Another way to compare certification is by using a third-party’s professional appraisal. Some certificates don’t have the same level of detail in mentioning weight, measurements, proportions, and angles. Comparing a third-party’s appraisal with that of your certificate should filter out any discrepancies.
A professional appraiser should most likely be a GG (graduate gemologist) who has all the necessary equipment for evaluation. Of course, you can send your diamond without its original certificate just to make sure the appraiser doesn’t copy the details. If you’re too busy to look for an appraiser, head over to your local jeweler and book an appointment with an appraiser.
Look out for things like inclusions and how they are plotted. They are one of the few aspects hard to manipulate in a diamond.
The Difference Between Diamond Certification And Appraisal?
Diamond certification is an in-depth review of the rock’s qualities: cut, color, carat weight, and clarity. It is done in a loose diamond, but will be used even after setting has been added. Certifications are used to represent a diamond’s qualities and do not asses the value of the stone.
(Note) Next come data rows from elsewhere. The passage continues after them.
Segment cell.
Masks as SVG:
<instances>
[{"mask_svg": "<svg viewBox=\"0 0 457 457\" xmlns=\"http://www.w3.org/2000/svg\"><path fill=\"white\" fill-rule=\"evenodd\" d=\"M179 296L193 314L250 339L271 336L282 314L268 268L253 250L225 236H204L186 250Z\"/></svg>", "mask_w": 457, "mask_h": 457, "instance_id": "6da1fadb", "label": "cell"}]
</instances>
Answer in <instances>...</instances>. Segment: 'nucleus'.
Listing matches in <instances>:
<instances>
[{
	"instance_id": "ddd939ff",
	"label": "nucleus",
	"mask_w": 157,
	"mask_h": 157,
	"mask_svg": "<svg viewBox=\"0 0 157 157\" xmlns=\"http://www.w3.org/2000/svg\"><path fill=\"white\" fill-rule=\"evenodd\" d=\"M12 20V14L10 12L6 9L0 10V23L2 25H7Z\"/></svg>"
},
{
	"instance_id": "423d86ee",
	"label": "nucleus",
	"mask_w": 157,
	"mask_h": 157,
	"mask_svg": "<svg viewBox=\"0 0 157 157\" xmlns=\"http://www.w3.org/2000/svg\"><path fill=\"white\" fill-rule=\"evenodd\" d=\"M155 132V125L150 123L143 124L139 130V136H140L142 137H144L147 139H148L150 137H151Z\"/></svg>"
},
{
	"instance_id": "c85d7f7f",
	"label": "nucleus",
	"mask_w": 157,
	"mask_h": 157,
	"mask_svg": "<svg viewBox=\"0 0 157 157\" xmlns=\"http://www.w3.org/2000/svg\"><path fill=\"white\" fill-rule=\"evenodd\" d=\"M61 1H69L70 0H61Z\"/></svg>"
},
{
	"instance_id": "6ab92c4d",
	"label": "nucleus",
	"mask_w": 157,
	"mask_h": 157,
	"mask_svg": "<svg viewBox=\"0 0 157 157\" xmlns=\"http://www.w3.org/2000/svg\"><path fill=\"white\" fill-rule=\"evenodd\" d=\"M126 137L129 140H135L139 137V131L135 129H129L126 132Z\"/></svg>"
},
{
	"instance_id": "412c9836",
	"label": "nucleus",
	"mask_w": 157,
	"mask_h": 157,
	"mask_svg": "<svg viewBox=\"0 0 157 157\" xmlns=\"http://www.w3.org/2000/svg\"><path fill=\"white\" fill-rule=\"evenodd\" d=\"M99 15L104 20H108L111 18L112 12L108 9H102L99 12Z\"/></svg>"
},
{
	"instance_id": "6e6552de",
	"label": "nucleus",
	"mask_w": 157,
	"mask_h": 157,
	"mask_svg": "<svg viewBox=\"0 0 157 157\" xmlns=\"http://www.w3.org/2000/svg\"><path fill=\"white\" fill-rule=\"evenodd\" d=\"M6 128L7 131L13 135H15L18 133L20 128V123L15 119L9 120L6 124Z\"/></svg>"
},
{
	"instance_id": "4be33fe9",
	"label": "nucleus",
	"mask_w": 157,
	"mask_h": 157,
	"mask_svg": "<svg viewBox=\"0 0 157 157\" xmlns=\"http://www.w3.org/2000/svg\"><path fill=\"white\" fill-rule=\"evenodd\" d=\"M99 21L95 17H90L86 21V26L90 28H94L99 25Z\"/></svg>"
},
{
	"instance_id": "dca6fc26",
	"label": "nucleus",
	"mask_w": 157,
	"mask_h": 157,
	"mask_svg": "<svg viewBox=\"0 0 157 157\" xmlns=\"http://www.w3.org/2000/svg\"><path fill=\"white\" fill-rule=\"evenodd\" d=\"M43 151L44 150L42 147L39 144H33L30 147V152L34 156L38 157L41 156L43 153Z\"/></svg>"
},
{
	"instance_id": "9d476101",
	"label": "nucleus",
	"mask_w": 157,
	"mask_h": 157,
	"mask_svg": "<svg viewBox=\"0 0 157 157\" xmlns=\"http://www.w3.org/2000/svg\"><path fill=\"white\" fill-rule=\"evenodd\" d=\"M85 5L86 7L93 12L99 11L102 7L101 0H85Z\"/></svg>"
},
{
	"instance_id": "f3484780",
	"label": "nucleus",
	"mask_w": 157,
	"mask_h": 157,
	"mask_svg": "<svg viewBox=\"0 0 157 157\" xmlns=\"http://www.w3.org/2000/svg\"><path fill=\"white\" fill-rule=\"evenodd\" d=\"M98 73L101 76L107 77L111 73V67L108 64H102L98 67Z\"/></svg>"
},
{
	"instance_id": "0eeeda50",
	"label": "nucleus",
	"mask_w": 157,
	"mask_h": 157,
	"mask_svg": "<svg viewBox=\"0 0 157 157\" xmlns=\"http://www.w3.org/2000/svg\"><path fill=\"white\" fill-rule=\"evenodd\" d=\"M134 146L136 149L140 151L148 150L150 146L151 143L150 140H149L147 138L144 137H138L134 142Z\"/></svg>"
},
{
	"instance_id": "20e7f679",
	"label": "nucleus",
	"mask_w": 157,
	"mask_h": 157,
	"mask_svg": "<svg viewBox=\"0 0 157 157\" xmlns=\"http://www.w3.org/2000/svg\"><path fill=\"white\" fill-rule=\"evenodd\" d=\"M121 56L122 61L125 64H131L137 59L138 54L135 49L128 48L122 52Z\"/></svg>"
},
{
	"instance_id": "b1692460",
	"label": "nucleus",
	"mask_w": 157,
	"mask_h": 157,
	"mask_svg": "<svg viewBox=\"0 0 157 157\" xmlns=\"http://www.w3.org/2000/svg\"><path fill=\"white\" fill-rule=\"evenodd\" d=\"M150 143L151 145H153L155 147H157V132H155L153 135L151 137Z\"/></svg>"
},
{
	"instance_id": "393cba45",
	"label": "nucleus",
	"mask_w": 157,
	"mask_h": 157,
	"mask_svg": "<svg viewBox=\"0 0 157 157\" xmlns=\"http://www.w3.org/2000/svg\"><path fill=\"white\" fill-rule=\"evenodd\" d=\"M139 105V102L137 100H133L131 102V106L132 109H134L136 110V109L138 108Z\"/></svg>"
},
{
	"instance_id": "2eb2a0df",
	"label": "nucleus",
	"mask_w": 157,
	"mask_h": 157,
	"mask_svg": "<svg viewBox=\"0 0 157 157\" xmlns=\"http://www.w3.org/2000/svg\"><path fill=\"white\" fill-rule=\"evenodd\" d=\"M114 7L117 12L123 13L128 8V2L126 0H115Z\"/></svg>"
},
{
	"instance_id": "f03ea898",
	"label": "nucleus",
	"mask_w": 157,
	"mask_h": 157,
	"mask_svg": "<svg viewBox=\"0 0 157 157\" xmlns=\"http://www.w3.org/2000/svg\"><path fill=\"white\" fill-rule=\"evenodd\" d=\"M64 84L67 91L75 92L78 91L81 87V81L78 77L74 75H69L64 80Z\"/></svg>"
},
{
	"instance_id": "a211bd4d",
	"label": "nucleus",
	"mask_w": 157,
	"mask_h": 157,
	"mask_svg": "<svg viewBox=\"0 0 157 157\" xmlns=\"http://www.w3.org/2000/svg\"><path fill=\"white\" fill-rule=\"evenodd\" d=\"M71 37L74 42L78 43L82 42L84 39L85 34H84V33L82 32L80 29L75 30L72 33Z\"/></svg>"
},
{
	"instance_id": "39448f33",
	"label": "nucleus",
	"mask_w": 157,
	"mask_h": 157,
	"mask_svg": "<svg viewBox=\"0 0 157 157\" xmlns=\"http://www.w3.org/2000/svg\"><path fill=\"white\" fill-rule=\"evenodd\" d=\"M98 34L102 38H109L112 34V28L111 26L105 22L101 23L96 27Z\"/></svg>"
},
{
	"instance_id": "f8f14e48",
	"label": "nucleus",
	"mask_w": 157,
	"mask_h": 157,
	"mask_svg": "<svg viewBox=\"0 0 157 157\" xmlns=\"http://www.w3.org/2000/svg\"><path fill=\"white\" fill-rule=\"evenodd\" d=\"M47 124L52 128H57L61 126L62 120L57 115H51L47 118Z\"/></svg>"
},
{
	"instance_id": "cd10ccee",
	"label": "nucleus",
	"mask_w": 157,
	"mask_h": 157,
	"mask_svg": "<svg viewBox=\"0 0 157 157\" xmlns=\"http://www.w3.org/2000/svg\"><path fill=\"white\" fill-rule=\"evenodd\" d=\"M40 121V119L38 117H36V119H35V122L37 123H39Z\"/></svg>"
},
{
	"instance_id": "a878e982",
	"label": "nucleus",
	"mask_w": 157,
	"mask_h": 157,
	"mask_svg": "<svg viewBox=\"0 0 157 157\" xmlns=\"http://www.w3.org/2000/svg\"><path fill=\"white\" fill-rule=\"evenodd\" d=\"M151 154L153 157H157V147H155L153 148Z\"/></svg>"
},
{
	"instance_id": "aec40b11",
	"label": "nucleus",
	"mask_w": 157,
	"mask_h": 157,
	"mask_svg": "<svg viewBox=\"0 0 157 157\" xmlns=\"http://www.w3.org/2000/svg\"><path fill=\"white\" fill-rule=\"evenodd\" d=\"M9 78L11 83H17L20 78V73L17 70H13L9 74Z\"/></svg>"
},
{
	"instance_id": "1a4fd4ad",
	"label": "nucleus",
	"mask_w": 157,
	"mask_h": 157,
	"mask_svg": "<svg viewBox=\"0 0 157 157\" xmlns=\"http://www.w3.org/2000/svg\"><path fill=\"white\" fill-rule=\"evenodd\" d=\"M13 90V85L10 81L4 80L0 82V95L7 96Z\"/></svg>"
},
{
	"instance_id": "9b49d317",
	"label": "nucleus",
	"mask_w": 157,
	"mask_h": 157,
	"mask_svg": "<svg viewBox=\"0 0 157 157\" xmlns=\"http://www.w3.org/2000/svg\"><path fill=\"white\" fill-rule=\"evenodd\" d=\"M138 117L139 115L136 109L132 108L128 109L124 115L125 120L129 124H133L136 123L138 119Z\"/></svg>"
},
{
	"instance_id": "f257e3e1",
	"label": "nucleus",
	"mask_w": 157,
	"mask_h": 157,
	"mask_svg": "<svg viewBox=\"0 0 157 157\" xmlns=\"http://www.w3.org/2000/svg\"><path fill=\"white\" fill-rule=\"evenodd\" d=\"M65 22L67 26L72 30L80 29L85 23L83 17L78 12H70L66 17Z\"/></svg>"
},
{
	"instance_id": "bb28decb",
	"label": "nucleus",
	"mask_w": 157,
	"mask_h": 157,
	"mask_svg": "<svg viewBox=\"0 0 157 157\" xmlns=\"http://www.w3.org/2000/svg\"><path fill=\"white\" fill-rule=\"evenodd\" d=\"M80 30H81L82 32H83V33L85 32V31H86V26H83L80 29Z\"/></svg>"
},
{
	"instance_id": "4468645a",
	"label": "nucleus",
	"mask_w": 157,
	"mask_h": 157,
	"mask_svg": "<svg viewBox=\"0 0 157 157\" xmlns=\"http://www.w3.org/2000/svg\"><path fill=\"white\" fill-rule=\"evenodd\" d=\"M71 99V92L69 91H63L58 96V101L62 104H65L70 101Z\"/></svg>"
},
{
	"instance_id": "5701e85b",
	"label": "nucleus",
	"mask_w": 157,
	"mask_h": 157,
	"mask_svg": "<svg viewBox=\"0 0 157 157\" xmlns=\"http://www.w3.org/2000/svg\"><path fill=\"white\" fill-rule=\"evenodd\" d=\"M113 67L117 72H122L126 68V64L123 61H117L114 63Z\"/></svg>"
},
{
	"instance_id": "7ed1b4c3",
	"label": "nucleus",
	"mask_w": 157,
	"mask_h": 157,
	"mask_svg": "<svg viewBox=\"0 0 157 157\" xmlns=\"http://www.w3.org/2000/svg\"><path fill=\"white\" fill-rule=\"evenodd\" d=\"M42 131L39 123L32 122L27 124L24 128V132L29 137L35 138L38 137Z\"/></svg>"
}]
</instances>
A diamond appraisal designates a monetary value to a stone. Appraisals done on loose stones are more accurate than those on ring setting are since flaws are less likely to be hidden. Appraisals may be obsolete over time since they valuate a diamond according to the current market value.
Appraisals may depend on the current condition of the stone and not necessarily the certification. For instance, a diamond’s clarity may deteriorate with time due to wear and tear. At this point, recertification is necessary.